— Dataset content —
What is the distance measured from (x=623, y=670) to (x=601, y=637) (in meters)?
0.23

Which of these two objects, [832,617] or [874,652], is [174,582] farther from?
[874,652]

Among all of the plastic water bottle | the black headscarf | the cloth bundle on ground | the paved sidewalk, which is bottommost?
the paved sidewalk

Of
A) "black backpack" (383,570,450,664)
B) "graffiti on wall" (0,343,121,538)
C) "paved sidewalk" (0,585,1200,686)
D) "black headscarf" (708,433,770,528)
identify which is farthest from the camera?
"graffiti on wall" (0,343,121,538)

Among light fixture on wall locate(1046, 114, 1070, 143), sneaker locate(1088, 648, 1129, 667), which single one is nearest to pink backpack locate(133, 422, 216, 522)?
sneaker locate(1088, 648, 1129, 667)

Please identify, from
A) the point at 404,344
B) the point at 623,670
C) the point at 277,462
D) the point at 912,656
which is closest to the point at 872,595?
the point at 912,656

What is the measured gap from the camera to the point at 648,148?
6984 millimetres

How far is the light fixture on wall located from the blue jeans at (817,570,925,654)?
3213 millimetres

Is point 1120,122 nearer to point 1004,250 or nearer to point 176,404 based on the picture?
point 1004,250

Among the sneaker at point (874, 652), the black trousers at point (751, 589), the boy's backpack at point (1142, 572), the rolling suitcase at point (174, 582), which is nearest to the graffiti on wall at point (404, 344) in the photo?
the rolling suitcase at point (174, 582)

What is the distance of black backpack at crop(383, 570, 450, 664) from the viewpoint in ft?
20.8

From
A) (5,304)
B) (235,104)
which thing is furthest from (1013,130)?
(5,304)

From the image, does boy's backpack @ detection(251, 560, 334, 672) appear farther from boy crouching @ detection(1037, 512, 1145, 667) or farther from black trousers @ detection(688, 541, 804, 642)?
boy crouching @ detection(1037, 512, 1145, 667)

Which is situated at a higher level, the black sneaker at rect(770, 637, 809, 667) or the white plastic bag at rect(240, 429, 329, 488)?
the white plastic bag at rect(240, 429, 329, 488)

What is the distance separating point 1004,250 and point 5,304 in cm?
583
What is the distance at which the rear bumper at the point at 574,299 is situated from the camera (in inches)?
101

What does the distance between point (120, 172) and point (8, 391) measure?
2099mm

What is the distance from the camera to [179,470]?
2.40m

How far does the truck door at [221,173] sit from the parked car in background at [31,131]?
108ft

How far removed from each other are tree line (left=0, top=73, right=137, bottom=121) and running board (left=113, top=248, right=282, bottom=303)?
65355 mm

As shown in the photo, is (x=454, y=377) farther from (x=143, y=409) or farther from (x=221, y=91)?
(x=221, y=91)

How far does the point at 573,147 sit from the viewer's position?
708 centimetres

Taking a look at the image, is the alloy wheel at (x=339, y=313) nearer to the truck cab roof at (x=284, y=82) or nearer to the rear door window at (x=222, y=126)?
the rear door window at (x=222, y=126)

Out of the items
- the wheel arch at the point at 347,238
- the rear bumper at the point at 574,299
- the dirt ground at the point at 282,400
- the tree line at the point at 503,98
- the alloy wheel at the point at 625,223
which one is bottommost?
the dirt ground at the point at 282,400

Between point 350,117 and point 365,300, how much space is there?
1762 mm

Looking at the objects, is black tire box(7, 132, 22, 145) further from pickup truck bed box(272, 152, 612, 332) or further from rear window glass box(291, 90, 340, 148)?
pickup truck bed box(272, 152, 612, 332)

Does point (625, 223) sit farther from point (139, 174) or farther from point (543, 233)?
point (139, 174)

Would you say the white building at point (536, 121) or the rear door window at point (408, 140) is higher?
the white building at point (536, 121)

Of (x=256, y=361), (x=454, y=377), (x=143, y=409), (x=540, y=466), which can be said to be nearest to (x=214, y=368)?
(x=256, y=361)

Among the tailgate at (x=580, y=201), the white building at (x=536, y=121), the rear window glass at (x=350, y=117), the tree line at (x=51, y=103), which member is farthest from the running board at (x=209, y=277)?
---
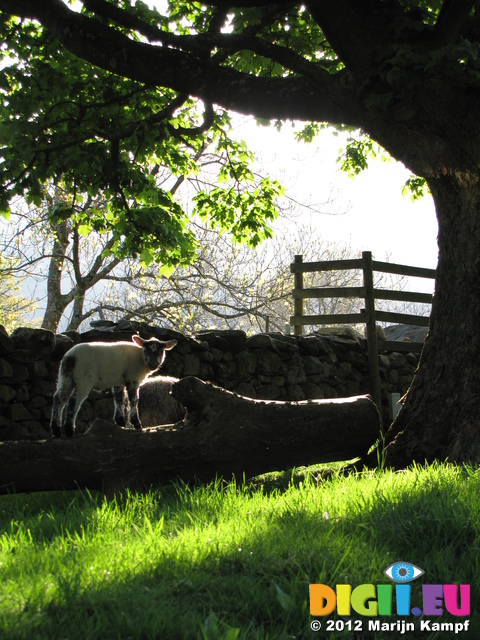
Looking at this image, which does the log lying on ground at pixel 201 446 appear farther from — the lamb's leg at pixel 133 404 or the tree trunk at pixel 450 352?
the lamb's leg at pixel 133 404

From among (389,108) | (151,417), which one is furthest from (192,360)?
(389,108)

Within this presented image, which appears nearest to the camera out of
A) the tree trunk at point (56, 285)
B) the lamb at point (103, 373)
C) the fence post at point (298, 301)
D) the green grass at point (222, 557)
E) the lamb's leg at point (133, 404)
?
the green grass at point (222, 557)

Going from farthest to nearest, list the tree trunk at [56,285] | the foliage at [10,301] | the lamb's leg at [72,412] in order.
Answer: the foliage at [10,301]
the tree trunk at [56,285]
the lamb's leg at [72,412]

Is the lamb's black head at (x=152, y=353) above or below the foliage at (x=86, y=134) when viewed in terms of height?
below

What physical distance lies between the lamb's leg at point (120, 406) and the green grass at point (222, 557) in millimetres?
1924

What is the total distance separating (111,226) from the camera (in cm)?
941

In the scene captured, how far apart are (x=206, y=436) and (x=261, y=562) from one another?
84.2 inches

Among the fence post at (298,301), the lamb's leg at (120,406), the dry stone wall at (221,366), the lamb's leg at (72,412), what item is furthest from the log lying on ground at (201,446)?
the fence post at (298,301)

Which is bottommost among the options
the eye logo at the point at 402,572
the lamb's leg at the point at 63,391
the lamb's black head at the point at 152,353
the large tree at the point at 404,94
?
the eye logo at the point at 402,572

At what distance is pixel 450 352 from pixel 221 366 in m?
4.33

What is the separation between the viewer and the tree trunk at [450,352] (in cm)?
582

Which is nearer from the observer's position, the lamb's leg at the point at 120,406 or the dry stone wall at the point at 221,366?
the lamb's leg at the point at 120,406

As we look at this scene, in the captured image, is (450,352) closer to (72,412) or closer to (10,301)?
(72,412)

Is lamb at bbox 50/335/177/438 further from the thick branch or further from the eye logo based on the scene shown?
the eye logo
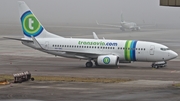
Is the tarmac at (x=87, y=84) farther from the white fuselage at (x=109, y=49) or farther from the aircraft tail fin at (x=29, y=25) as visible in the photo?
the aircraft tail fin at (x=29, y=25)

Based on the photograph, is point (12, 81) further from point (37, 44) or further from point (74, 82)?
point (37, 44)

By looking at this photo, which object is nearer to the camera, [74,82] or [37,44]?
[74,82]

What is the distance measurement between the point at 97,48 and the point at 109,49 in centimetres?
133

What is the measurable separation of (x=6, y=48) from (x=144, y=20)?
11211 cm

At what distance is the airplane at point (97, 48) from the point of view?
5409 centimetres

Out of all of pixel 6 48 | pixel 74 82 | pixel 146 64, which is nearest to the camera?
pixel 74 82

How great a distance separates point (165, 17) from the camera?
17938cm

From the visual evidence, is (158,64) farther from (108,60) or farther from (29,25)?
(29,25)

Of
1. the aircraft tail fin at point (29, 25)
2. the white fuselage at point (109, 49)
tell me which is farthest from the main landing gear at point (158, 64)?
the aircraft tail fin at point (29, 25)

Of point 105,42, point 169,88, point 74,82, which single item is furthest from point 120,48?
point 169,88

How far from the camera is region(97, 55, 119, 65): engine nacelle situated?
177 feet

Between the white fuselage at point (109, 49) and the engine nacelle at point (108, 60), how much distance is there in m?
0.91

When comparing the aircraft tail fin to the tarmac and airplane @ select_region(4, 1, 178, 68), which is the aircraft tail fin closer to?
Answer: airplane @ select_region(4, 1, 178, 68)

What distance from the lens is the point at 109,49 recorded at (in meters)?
...
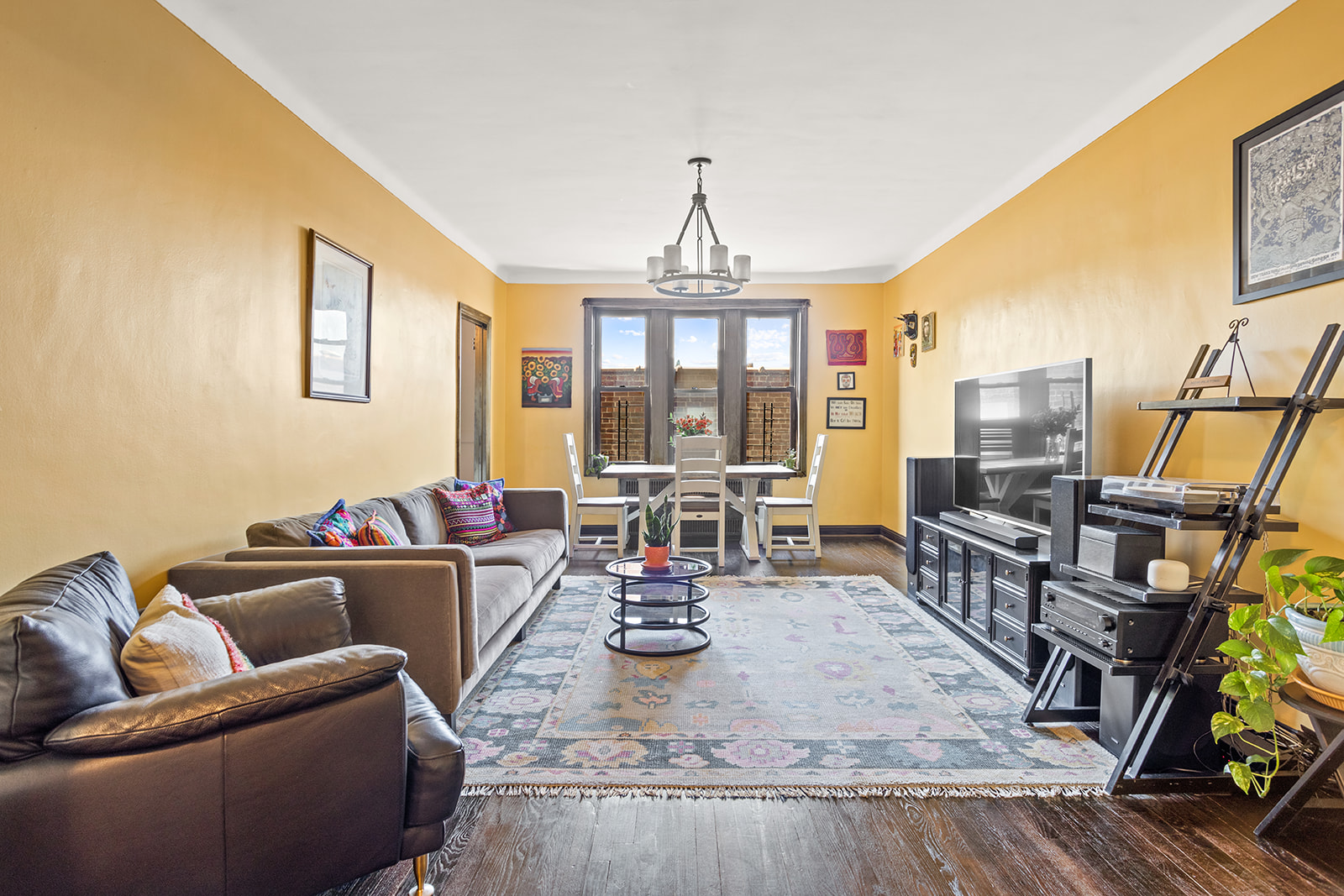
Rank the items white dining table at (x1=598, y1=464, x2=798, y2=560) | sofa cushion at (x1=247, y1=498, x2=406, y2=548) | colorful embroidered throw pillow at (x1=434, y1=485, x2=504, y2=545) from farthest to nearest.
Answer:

— Directions for this task —
How many lines above contain the word "wheel"? Reply with the number alone.

— Final result —
3